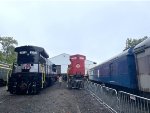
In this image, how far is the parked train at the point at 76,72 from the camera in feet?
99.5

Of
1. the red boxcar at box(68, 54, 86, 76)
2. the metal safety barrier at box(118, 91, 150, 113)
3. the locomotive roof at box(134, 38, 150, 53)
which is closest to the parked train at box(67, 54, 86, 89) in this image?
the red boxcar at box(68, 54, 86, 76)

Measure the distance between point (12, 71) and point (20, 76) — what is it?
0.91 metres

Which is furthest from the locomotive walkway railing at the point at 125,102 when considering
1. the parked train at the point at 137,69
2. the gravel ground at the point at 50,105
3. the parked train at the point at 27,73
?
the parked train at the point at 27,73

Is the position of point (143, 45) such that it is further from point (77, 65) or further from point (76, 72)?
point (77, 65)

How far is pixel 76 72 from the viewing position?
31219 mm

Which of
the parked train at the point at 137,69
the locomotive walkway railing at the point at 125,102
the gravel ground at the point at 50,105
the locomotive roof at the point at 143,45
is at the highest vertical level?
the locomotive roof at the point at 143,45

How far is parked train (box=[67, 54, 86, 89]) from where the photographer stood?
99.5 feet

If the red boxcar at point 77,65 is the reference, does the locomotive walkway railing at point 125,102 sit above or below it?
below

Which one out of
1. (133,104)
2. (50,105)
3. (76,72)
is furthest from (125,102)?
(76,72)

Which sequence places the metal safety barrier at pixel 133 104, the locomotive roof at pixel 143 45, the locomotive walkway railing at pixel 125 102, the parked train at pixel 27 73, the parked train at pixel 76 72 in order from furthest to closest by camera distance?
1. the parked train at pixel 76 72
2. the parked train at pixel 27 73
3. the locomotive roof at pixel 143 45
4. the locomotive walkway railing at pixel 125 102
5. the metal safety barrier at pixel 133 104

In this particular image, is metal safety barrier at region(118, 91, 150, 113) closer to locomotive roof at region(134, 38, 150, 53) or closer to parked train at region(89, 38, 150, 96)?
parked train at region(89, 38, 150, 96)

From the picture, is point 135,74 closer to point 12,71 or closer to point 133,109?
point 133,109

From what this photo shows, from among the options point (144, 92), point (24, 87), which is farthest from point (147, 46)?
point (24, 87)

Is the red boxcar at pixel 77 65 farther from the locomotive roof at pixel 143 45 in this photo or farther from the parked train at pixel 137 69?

==

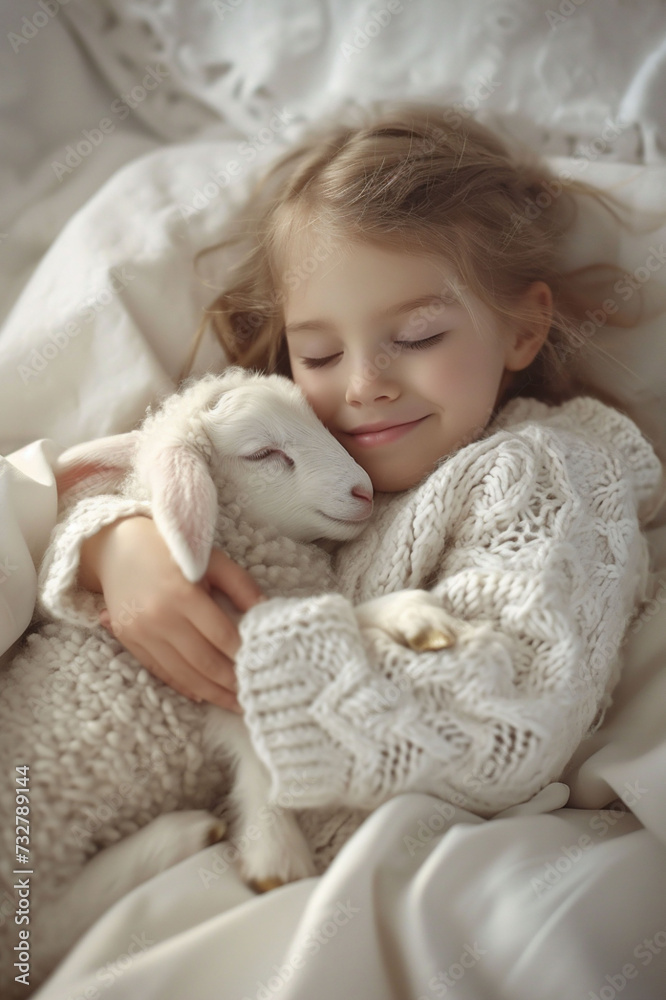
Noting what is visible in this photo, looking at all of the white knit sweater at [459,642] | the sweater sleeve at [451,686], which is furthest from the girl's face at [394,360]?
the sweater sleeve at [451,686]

==

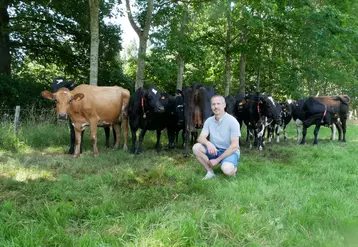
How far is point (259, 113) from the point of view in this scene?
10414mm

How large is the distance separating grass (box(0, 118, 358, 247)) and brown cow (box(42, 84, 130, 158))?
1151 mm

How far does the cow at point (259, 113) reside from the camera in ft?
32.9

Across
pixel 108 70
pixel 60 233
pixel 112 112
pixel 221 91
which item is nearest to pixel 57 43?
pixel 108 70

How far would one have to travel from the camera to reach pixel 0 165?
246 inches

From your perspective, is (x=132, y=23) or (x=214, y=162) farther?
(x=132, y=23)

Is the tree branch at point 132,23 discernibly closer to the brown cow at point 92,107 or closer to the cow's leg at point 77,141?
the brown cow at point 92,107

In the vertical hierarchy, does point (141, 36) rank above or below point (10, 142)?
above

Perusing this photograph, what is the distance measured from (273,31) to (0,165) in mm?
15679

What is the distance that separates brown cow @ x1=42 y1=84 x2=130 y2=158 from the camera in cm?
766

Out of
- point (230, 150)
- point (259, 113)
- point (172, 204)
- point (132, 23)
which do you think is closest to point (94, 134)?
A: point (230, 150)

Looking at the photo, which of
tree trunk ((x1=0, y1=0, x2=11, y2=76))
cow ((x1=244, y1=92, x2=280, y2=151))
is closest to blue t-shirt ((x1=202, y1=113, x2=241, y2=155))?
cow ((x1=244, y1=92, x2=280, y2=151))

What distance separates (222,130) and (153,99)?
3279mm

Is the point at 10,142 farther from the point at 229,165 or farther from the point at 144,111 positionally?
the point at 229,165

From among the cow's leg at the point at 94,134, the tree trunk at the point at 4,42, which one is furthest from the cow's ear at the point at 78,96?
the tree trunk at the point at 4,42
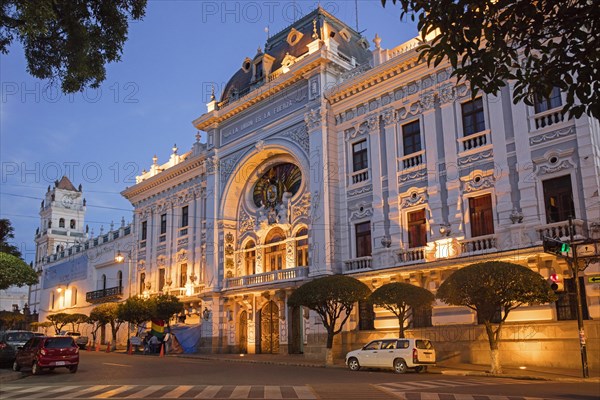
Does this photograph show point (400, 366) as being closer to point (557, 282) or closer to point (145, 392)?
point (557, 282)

Problem statement
Pull out every line above that contains the string "separates", matching case.

Full solution
What is the distance that separates brown cow @ x1=42 y1=84 x2=130 y2=158 from the camera in cm?
What distance separates (222,130) and (153,99)?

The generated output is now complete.